Does that sound like a man who is going to accept the same 7-19 April as last season?
This will be Littlefield's sixth full season on the job. There's no arguing that he took over a laughable team in 2001 after the ineffective McClatchy finally found the strength to fire Cam Bonifay at midseason. The Pirates were burdened with wasteful long-term contracts and would lose 100 games in that first season in PNC Park. But there's also no arguing that Littlefield has done little so far to improve the team's record. His subsequent teams lost 89, 87, 89, 95 and 95 games.
Any other franchise would have fired Littlefield long ago.
McClatchy -- presumably with Nutting's OK -- gave Littlefield a one-year contract extension through '08 on opening day last season.
Only the Pirates.
It's hard to imagine Nutting being as patient as McClatchy, especially now that much of the anger from the team's long-suffering fans will be directed at him.
That means LaRoche had better hit a lot of home runs into the Allegheny River. Actually, just to be safe, he probably shouldn't wait until the Pirates get to PNC Park to start hitting those long flies. It would be better if he hit a few in the Pirates' season-opening trip to Houston and Cincinnati.
It also means the Pirates' young starters had better stay healthy and increase their victory totals. Littlefield's job security is tied squarely to Ian Snell, Zach Duke, Paul Maholm and Tom Gorzelanny. If only their prized arms came with guarantees. Duke and Maholm regressed last season. And wasn't it just two years ago that some dreamers thought Oliver Perez was going to be the next Sandy Koufax?
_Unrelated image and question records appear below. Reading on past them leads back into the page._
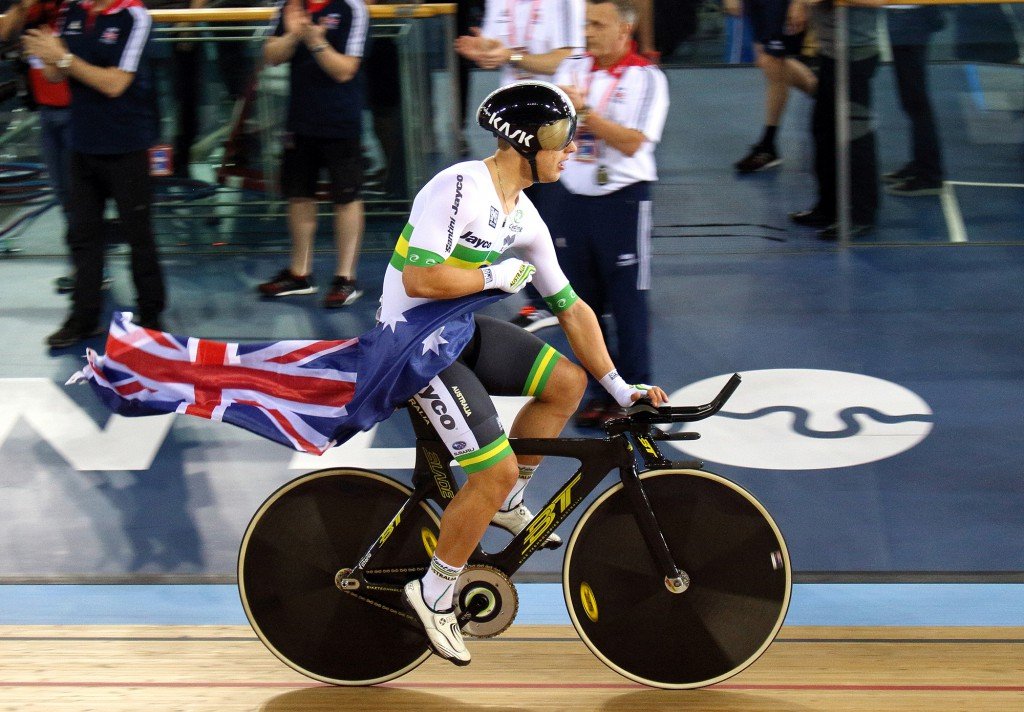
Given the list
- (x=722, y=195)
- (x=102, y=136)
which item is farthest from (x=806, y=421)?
(x=102, y=136)

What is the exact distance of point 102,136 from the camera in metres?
6.40

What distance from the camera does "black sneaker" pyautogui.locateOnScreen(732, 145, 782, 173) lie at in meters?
8.86

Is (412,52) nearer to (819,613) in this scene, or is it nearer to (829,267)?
(829,267)

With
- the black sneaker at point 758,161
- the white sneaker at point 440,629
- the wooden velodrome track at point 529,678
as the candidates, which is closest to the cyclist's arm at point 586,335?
the white sneaker at point 440,629

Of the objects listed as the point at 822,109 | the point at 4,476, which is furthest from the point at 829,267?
the point at 4,476

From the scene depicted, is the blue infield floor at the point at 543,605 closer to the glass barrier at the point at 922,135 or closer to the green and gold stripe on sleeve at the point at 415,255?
the green and gold stripe on sleeve at the point at 415,255

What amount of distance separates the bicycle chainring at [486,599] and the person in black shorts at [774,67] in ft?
17.6

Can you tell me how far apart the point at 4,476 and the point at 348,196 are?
95.6 inches

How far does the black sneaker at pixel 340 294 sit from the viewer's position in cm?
724

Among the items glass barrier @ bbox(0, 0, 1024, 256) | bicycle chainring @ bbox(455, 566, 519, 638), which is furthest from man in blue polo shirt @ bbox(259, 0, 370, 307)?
bicycle chainring @ bbox(455, 566, 519, 638)

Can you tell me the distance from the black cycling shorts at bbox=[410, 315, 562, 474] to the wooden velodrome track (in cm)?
76

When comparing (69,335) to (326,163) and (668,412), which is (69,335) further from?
(668,412)

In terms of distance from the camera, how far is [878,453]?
536cm

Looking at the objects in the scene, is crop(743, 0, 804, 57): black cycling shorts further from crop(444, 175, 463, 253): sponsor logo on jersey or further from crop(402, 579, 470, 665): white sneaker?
crop(402, 579, 470, 665): white sneaker
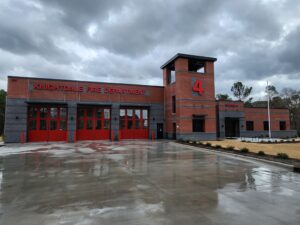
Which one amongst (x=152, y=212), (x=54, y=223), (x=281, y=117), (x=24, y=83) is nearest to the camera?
(x=54, y=223)

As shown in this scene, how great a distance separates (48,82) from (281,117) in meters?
36.4

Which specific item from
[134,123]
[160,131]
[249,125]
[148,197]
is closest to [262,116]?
[249,125]

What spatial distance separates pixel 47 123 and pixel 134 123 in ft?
35.3

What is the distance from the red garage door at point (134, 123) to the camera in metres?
26.8

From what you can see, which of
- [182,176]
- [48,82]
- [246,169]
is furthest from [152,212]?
[48,82]

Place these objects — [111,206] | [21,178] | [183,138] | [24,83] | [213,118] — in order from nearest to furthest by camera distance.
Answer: [111,206], [21,178], [24,83], [183,138], [213,118]

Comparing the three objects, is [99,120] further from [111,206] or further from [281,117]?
[281,117]

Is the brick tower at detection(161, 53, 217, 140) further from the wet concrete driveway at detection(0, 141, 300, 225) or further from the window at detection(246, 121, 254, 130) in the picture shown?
the wet concrete driveway at detection(0, 141, 300, 225)

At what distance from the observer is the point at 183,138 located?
81.9 feet

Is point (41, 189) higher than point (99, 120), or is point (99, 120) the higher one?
point (99, 120)

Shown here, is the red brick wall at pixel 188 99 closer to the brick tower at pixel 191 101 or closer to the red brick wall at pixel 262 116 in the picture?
the brick tower at pixel 191 101

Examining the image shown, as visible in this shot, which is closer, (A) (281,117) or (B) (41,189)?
(B) (41,189)

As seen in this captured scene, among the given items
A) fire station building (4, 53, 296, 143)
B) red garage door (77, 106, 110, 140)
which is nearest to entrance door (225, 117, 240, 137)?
fire station building (4, 53, 296, 143)

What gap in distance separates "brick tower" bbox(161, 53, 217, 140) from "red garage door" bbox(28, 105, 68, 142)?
13.7m
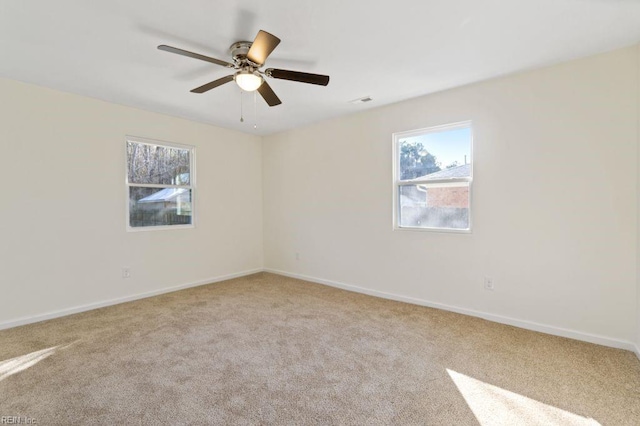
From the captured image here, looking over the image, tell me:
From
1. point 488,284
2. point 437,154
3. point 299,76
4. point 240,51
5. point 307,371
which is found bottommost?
point 307,371

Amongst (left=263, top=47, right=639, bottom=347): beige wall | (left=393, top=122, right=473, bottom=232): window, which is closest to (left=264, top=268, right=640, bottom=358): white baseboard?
(left=263, top=47, right=639, bottom=347): beige wall

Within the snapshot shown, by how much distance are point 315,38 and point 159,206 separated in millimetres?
3248

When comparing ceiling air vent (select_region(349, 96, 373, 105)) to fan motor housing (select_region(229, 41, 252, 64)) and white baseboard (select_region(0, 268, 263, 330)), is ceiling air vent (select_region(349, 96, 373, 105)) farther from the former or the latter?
white baseboard (select_region(0, 268, 263, 330))

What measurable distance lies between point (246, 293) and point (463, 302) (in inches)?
110

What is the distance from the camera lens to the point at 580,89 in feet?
8.56

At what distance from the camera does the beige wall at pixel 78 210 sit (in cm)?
303

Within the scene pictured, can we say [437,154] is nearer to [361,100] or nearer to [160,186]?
[361,100]

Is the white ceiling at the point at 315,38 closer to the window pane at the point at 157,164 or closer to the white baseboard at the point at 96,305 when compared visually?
the window pane at the point at 157,164

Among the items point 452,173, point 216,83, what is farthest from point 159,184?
point 452,173

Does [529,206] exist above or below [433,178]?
below

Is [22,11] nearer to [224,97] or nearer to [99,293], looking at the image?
[224,97]

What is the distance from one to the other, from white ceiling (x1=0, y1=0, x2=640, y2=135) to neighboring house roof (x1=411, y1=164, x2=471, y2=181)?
91 cm

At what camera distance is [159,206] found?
4.23 meters

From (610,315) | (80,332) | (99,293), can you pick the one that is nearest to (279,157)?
(99,293)
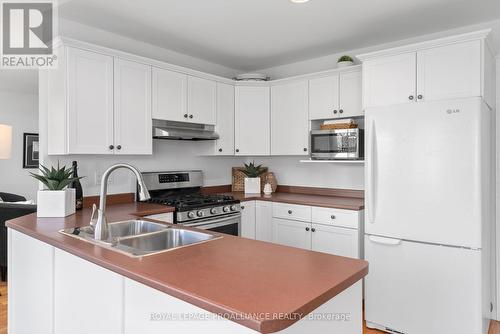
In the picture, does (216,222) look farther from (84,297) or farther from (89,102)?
(84,297)

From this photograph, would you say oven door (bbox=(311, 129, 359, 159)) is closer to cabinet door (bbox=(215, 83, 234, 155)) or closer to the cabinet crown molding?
the cabinet crown molding

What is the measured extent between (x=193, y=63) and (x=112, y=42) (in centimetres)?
98

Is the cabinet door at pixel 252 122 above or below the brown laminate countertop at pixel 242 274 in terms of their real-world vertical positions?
above

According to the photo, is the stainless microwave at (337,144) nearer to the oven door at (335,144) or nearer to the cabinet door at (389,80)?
the oven door at (335,144)

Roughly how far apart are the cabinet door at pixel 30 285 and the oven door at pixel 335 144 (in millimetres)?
2476

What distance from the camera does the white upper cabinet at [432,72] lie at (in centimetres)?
230

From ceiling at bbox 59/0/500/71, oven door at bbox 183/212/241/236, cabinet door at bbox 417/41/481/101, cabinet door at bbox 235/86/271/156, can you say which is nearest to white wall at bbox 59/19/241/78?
ceiling at bbox 59/0/500/71

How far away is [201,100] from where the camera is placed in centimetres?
352

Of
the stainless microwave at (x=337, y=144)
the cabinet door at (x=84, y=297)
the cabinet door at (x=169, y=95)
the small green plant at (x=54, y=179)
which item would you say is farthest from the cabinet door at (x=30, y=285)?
the stainless microwave at (x=337, y=144)

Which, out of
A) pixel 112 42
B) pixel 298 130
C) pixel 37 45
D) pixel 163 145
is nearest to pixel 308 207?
pixel 298 130

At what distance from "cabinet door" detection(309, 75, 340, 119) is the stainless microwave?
Result: 227 mm

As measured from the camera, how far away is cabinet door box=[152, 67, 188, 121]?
10.2 ft

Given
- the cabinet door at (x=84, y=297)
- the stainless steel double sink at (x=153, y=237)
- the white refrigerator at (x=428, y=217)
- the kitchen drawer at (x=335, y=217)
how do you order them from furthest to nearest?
the kitchen drawer at (x=335, y=217) → the white refrigerator at (x=428, y=217) → the stainless steel double sink at (x=153, y=237) → the cabinet door at (x=84, y=297)

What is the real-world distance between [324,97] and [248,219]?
1.51 meters
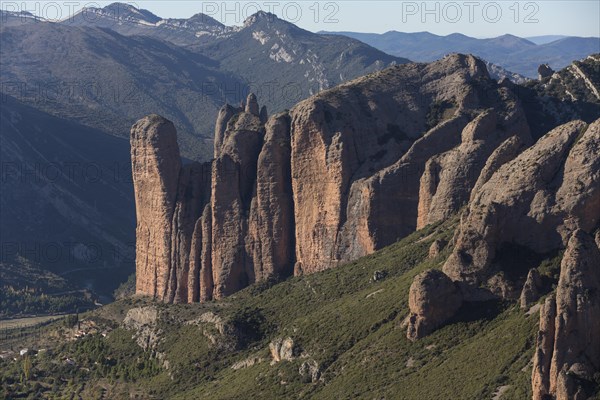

And it means Salomon Torres must take over as closer from Gonzalez. Torres did well in the role late last season when the Pirates were buried in the standings and the pressure was minimal. Let's see how he does early in this one.
If everything breaks right -- absolutely everything -- this might finally be the year the Pirates break .500.
If not, Littlefield will be long gone and the team's next general manager will reap the benefits of his terrific trade for LaRoche.